Sunday, March 31, 2013

Site Update

1.
The 'Quote of the Week' was posted on the QUOTES page.

2.
A 'To Laugh or Cry' item was posted on the LAUGH/CRY page. Many pronouncements exhibit poor grasp of foundation knowledge.  It is a rich target for  debunking, so I may tackle it at some point. You may want to test your mastery of fundamentals before I do.

3.
Links to online exchanges I participated in were posted on the FP ONLINE page.

4.
Job description: Solutions Developer. No comment.

5.
An oldie but goodie republished: Leonardo Was Right!


Thursday, March 28, 2013

Social BigData and Relational Denial

Note: Minor edits 3/29/13.

In an online discussion initiated by the question Does It Matter If Data is BIG or not? MQ commented:
I still feel the discussion around Relational Modelling is confusing the point, and should be put aside until the problem is understood. If a company came to me and said 'Help me solve my big data issue - I have a billion emails I want to analyse' my answer is not 'just create a logical model using relational model theory' because this does not supply an answer. I will make more ground if I say 'right, lets discuss what this is, what technology you have, where the fail points and choke points are, etc and model (relational model) that as part of the process'.
I've built data models for 25 years (all levels) and firmly believed in Relational Theory across this entire period, so I am not saying drop Relational Models, just saying don't start there.
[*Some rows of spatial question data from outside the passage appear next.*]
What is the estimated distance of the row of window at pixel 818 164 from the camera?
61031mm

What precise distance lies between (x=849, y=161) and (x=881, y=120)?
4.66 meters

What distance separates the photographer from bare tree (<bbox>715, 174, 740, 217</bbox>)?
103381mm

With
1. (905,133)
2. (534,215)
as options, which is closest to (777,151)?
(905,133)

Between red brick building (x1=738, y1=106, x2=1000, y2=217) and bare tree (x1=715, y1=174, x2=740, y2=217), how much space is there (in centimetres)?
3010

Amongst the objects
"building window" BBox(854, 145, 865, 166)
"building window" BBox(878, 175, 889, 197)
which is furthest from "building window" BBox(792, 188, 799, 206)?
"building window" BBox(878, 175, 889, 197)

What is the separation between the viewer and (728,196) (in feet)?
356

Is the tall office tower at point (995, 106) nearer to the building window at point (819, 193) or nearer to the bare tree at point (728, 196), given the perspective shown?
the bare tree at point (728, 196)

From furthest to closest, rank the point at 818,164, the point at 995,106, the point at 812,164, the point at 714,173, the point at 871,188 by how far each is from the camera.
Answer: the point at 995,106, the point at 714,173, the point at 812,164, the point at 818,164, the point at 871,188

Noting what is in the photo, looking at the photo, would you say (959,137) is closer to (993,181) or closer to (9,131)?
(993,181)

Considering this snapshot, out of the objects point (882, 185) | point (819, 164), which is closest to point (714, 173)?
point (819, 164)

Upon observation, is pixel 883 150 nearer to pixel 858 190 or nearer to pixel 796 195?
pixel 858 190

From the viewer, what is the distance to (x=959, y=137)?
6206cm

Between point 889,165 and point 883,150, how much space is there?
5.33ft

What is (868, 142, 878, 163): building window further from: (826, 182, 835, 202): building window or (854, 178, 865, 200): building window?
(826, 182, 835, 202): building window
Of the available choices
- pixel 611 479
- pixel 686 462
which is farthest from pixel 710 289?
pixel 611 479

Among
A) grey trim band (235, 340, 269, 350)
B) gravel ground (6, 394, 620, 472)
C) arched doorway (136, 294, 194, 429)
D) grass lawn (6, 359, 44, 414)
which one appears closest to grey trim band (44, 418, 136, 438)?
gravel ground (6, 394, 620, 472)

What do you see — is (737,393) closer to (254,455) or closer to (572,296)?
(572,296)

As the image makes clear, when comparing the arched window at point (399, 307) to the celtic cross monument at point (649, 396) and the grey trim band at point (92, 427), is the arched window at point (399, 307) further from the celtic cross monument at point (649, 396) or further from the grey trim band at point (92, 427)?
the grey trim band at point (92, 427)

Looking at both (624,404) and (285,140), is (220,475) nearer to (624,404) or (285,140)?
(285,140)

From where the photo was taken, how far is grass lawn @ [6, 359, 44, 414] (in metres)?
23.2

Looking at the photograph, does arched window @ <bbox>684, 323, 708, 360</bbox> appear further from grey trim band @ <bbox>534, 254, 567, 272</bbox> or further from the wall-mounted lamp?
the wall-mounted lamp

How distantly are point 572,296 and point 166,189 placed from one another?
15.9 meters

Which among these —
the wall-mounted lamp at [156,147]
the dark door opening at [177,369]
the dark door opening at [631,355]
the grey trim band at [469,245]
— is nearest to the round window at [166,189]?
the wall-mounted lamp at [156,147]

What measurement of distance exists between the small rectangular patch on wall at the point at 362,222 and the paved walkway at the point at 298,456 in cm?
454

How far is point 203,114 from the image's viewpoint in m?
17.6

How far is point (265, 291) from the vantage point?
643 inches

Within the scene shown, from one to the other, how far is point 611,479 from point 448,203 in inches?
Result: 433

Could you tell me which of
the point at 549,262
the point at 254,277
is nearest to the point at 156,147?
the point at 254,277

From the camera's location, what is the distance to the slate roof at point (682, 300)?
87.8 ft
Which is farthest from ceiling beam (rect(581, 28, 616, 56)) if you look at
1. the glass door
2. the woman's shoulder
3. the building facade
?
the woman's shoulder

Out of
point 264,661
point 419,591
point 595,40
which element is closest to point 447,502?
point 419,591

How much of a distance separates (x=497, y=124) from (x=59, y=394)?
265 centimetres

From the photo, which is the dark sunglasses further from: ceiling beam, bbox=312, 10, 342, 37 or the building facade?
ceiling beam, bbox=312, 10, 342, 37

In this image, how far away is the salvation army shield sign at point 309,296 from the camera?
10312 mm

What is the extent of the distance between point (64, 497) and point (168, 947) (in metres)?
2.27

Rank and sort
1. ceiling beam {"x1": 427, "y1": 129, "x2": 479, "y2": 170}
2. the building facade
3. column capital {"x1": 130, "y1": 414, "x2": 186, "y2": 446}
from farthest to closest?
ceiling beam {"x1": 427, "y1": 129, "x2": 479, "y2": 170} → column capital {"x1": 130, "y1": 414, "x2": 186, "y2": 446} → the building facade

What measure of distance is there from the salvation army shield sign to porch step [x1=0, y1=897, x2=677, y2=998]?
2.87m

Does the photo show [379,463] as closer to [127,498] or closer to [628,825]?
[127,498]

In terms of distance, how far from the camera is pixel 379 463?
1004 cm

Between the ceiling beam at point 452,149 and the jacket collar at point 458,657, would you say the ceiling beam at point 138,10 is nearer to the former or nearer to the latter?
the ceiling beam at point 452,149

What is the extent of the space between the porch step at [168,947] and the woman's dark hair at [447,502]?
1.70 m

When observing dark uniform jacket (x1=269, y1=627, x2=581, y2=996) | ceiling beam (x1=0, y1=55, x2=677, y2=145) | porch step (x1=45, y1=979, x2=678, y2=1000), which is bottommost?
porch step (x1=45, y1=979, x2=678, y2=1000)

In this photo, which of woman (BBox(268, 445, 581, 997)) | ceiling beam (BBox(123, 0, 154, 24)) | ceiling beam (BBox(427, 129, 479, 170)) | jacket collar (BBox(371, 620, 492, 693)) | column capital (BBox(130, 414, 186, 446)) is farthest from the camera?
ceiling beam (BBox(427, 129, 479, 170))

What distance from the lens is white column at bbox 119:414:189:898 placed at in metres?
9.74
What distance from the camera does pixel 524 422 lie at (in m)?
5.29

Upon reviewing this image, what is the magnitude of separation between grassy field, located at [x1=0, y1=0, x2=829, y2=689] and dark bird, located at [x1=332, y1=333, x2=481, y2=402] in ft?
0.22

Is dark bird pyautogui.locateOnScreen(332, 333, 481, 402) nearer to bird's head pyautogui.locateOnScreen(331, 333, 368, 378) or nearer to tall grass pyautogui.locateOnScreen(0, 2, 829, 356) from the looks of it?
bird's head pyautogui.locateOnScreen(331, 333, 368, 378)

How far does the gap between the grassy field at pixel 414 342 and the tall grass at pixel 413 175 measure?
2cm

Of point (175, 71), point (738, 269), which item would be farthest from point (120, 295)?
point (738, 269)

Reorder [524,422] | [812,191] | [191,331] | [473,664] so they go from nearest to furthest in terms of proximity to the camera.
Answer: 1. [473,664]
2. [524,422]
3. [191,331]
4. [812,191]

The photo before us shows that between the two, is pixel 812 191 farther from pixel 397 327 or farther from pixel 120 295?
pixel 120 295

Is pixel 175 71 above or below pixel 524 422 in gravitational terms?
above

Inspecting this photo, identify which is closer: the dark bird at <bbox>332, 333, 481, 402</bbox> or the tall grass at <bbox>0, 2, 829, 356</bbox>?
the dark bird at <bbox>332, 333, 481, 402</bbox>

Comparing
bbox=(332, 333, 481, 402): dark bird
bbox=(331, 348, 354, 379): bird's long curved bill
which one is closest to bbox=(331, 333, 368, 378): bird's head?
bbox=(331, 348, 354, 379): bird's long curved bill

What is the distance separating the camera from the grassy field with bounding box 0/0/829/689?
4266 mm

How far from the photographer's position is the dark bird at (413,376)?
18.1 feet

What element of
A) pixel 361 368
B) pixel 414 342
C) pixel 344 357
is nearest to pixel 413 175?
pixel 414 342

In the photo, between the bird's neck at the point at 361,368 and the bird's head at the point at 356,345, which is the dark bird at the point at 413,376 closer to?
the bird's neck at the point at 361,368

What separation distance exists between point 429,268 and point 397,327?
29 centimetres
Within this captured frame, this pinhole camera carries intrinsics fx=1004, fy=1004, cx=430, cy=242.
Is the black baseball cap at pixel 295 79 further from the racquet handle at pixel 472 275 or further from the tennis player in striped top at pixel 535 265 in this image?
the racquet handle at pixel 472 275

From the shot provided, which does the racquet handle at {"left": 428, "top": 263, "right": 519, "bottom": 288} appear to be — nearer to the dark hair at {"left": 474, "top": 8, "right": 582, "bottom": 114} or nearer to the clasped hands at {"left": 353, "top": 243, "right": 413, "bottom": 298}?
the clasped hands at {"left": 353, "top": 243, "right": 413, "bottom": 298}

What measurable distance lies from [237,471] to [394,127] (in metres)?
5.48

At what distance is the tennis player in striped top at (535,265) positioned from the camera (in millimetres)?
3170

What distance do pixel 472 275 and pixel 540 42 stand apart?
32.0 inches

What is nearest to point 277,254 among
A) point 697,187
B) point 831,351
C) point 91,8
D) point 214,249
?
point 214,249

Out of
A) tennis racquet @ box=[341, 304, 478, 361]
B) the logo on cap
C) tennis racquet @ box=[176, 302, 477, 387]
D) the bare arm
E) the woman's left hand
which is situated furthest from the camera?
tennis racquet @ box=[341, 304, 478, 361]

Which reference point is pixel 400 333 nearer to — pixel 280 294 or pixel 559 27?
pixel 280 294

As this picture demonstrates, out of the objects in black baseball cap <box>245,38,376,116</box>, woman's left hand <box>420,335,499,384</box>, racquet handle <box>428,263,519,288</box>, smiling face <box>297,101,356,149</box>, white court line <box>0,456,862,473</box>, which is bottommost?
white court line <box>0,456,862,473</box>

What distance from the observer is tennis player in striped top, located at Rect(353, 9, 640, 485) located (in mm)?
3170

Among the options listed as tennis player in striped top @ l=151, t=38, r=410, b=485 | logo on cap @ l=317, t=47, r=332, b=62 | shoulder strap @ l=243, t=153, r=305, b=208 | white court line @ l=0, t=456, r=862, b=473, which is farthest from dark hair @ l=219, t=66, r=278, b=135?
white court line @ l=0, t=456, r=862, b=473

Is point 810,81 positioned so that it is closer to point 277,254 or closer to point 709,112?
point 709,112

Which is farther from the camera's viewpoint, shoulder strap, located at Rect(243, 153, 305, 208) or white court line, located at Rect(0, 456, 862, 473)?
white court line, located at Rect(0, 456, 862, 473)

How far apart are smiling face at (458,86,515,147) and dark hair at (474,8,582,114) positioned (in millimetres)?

Interestingly, I don't get any backlash against relational modelling using this approach - so perhaps the issues mentioned are about how the concept is sold to clients (a weapon rather than an intellectual concept)?

Sunday, March 24, 2013

Site Update

1.
The 'Quote of the Week' was posted on the QUOTES page.

2.
A 'To Laugh or Cry' item was posted on the LAUGH/CRY page.

Here's an exchange between its author and myself:
I was thinking about database skills. When I started in the nineties, and systems were moving from Cobol to RDBMS, database and design skills were really valuable. Now, as much as we know that DB skills are important and valuable, it seems to be the GUI that is more important. At least in management's mind.  :(  At my alma mater, no student is studying the database track now. They either do app development, or networking. When does this mean for the future?
That is why the new generation of products are either applications and files, or labeled DBMSs when they are really application-specific DBMSs. Many practitioners do not distinguish between DBMS, applications, network and OS functions. It's all one big lump.
To which I add: This is also the reason application developers like object-orientation: it is a programming, not data "paradigm".

3.
Links to online exchanges I participated in were posted on the FP ONLINE page.

4.
The following Advanced Database Design and Implementation - Course Outline requires no comments for the reader possessing foundation knowledge. It is good evidence of academia pursuing industry fads rather than leading it with science.
This year the course will examine the following two contemporary fields in the database systems area: XML Data Model and XML Databases and Data Warehousing.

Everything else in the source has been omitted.